[Supplied passage]
BEGIN
Single Allocation Optimization (std::make_shared)
Smart Pointers and Memory Management

8.4 Single Allocation Optimization (std::make_shared)

How you initialize your smart pointers has a massive impact on memory fragmentation and allocation speeds. In this lesson, we will examine the physical allocation differences between raw constructor calls and the optimized helper function std::make_shared.

Let's look at the double allocation problem and cache locality.

The Double Heap Allocation Problem

When you initialize a shared pointer using a raw constructor call like std::shared_ptr<int> ptr{new int{42}}, you are triggering two separate heap allocations:

1. First, the new int{42} call allocates the integer on the heap.

2. Second, the constructor of std::shared_ptr allocates the Control Block on the heap.

This triggers two slow system calls to the operating system memory manager, increases memory fragmentation, and scatters your data across different RAM locations.

The Solution: `std::make_shared`

By using std::make_shared<T>(), you tell the compiler to allocate one single contiguous block of heap memory large enough to hold both the managed object T and the Control Block right next to each other.
END
Please carry on the std::make_shared lesson from its final sentence, keeping its tone and level of technical detail.

[Listed records]
BEGIN
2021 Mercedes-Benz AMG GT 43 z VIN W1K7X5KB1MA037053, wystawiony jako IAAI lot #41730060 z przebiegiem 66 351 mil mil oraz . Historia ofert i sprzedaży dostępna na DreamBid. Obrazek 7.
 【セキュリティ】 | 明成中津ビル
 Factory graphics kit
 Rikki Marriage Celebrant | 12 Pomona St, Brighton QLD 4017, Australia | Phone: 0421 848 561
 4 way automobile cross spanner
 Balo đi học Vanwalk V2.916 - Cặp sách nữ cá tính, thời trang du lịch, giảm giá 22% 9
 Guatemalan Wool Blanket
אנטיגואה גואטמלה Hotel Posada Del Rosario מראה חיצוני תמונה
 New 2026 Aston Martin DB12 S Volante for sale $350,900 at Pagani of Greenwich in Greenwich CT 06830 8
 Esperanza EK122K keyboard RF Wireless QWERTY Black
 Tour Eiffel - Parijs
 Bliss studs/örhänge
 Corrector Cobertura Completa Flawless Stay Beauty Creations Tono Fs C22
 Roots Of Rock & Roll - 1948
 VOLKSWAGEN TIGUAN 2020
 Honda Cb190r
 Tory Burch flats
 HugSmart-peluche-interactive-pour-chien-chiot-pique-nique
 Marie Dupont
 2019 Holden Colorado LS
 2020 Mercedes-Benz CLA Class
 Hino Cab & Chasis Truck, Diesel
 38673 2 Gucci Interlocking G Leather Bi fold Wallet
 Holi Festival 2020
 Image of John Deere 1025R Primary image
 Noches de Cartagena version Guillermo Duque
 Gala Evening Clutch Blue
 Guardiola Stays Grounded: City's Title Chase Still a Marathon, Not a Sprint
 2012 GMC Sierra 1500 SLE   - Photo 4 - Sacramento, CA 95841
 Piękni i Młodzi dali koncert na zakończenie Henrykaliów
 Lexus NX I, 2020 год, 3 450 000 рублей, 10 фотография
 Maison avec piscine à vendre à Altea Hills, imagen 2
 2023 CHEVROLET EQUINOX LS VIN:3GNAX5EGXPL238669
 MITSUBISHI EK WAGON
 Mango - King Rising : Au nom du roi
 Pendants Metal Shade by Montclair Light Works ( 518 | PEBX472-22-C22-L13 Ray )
END
[Solved problem]
#include <memory>

int main() {
    // Optimal: Triggers exactly one heap allocation and places control block next to value!
    auto ptr = std::make_shared<int>(42);
    return 0;
}
Single allocation using std::make_shared.

This optimization yields two major benefits:

* Speed: Only one system call is made to the heap allocator instead of two.

* Cache Locality: Because the object and control block are contiguous, reading one pre-fetches the other into the CPU cache, reducing cache line latency.

* The Box Metaphor: Creating a shared pointer using raw new is like buying a toy at one store, then driving to another store to buy the batteries (two slow trips). Using std::make_shared is like buying a bundle box containing both the toy and the batteries inside (one trip).

The Make Shared Trade Off

There is a minor trade off: since the object and control block are in the same contiguous block, the physical memory cannot be returned to the operating system until both the strong reference count and the weak reference count hit zero. If you have active weak pointers, the control block must stay alive, meaning the memory for the destructed object cannot be freed until those weak pointers are destroyed.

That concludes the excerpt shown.